══ TASK DATA

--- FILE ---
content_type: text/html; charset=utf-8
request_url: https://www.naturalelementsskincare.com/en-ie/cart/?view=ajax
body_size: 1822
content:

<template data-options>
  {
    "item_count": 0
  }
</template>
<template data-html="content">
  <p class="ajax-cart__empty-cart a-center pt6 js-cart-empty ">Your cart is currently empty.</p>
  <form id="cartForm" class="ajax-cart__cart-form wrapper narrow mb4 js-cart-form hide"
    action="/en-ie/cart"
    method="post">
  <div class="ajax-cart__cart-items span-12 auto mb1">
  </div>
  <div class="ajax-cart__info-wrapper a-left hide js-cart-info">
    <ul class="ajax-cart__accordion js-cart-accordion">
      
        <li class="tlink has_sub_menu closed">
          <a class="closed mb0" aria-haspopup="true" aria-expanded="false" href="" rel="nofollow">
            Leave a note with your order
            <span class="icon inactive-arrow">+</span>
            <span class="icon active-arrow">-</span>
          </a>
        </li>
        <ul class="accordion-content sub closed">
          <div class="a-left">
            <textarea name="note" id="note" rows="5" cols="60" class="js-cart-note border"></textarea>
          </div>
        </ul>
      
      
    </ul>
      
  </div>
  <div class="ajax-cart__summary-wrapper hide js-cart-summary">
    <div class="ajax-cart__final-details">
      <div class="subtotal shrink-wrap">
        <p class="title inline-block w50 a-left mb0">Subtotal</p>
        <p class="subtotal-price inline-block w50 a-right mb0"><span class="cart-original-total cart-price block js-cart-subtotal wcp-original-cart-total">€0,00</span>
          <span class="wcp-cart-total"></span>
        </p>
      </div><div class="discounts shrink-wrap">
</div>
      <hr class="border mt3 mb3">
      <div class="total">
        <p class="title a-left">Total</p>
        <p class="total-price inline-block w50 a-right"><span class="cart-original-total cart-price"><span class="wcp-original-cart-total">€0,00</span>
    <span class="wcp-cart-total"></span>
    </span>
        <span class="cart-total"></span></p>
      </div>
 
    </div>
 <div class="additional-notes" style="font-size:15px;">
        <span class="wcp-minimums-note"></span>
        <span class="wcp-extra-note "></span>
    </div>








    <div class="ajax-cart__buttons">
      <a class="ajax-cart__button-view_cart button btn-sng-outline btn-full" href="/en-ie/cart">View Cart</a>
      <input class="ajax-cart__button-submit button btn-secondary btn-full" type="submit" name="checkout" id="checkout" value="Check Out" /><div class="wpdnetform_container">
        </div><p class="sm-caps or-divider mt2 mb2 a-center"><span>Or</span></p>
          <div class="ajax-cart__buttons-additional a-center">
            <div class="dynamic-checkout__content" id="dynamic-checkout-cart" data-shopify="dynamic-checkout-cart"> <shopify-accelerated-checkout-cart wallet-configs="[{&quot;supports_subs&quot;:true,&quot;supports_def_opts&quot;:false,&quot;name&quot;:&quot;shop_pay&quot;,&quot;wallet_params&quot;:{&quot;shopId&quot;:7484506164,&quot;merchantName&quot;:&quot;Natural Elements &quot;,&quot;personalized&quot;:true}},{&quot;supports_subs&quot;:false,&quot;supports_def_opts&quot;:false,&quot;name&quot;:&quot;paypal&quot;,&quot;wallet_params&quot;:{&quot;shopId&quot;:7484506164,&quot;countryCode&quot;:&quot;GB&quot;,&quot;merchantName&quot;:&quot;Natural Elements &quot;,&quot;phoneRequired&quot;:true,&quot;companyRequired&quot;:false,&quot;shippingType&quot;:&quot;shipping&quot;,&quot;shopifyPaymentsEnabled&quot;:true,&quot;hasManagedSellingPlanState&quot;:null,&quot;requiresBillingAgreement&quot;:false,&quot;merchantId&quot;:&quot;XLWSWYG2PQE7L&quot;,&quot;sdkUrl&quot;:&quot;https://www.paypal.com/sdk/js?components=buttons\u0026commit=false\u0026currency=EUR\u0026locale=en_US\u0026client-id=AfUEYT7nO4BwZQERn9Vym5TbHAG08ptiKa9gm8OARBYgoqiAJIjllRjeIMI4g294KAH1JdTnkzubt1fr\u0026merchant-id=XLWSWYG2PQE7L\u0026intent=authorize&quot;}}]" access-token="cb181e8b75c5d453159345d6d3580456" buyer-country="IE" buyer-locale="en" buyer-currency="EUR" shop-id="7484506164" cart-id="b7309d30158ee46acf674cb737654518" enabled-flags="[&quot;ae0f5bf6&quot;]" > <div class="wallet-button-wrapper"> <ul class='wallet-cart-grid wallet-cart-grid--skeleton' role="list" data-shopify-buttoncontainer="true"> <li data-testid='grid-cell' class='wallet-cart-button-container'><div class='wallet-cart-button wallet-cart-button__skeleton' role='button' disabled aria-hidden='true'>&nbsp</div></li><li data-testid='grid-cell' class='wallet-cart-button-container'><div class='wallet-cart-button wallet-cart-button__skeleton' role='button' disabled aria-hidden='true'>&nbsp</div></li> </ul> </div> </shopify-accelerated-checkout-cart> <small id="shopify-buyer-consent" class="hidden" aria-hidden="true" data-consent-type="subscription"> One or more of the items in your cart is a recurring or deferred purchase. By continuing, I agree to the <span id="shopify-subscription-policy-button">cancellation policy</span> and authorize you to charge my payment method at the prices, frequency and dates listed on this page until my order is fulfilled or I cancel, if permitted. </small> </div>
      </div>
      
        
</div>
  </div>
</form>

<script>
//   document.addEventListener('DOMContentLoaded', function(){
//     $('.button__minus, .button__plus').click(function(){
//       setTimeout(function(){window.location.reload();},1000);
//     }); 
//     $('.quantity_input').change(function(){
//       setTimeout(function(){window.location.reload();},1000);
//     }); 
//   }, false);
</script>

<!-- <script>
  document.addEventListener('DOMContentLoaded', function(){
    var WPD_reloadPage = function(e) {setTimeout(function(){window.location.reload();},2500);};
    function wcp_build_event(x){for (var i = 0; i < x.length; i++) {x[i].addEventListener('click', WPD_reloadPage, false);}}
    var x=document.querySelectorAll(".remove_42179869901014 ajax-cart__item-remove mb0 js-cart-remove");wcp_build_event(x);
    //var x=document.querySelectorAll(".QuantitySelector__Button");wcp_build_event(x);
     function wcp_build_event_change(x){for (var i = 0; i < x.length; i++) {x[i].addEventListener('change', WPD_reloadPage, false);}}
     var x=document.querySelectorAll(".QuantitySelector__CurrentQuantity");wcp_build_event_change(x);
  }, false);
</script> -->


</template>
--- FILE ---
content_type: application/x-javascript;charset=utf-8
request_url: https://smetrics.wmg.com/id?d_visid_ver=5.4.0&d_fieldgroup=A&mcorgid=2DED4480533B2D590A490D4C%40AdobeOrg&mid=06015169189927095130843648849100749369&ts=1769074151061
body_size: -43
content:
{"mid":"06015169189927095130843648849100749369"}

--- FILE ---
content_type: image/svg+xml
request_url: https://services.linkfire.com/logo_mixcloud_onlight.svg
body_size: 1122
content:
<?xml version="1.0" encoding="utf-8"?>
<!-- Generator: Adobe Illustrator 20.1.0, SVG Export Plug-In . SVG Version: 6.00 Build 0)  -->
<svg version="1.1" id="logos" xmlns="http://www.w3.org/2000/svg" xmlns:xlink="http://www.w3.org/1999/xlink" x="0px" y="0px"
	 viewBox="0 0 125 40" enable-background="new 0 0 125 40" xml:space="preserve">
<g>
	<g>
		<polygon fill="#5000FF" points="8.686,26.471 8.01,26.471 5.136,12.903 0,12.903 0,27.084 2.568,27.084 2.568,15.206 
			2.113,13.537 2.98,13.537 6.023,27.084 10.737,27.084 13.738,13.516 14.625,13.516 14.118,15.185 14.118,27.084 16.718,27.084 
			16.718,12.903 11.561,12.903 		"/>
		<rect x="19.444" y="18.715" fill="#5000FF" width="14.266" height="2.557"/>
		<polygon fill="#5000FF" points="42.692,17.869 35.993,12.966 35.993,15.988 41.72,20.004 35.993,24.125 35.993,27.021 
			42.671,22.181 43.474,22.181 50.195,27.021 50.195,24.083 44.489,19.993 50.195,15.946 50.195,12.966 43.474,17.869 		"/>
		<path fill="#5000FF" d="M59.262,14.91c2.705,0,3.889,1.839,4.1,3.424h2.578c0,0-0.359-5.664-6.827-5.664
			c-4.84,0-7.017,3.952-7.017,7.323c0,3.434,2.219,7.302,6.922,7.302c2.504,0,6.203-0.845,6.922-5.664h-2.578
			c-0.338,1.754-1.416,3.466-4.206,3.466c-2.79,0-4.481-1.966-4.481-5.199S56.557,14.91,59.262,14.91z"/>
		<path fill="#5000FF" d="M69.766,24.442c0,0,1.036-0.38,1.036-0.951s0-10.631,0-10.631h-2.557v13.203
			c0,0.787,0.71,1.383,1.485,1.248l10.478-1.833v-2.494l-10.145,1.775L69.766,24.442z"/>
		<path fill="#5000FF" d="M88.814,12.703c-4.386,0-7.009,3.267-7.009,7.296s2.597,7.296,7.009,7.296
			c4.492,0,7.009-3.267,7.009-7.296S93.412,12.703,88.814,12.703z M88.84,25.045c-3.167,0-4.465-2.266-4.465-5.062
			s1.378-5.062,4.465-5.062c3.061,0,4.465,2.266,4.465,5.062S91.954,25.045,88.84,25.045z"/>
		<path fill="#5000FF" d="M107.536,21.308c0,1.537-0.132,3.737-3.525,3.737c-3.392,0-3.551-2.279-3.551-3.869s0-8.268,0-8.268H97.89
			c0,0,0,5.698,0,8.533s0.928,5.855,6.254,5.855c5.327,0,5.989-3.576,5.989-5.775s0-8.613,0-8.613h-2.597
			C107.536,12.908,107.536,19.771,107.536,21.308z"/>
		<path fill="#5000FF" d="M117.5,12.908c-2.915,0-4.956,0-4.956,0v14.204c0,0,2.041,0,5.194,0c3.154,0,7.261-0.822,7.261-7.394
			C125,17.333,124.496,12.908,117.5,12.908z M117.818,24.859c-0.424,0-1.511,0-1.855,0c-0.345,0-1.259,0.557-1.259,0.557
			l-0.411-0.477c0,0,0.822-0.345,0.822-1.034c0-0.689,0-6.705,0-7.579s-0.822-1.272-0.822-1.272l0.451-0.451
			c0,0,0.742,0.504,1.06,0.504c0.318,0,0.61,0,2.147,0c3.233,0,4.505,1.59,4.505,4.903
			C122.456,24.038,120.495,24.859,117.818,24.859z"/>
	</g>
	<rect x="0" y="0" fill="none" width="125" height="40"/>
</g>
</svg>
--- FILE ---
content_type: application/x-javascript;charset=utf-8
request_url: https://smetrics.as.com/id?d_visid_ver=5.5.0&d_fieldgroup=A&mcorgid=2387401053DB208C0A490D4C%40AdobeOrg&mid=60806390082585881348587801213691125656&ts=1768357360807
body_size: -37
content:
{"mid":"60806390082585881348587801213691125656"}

════

Word for word, restate the listing above from its first line to the line with "inline-block w50 a-left", keeping both.

--- FILE ---
content_type: text/html; charset=utf-8
request_url: https://www.naturalelementsskincare.com/en-ie/cart/?view=ajax
body_size: 1822
content:

<template data-options>
  {
    "item_count": 0
  }
</template>
<template data-html="content">
  <p class="ajax-cart__empty-cart a-center pt6 js-cart-empty ">Your cart is currently empty.</p>
  <form id="cartForm" class="ajax-cart__cart-form wrapper narrow mb4 js-cart-form hide"
    action="/en-ie/cart"
    method="post">
  <div class="ajax-cart__cart-items span-12 auto mb1">
  </div>
  <div class="ajax-cart__info-wrapper a-left hide js-cart-info">
    <ul class="ajax-cart__accordion js-cart-accordion">
      
        <li class="tlink has_sub_menu closed">
          <a class="closed mb0" aria-haspopup="true" aria-expanded="false" href="" rel="nofollow">
            Leave a note with your order
            <span class="icon inactive-arrow">+</span>
            <span class="icon active-arrow">-</span>
          </a>
        </li>
        <ul class="accordion-content sub closed">
          <div class="a-left">
            <textarea name="note" id="note" rows="5" cols="60" class="js-cart-note border"></textarea>
          </div>
        </ul>
      
      
    </ul>
      
  </div>
  <div class="ajax-cart__summary-wrapper hide js-cart-summary">
    <div class="ajax-cart__final-details">
      <div class="subtotal shrink-wrap">
        <p class="title inline-block w50 a-left mb0">Subtotal</p>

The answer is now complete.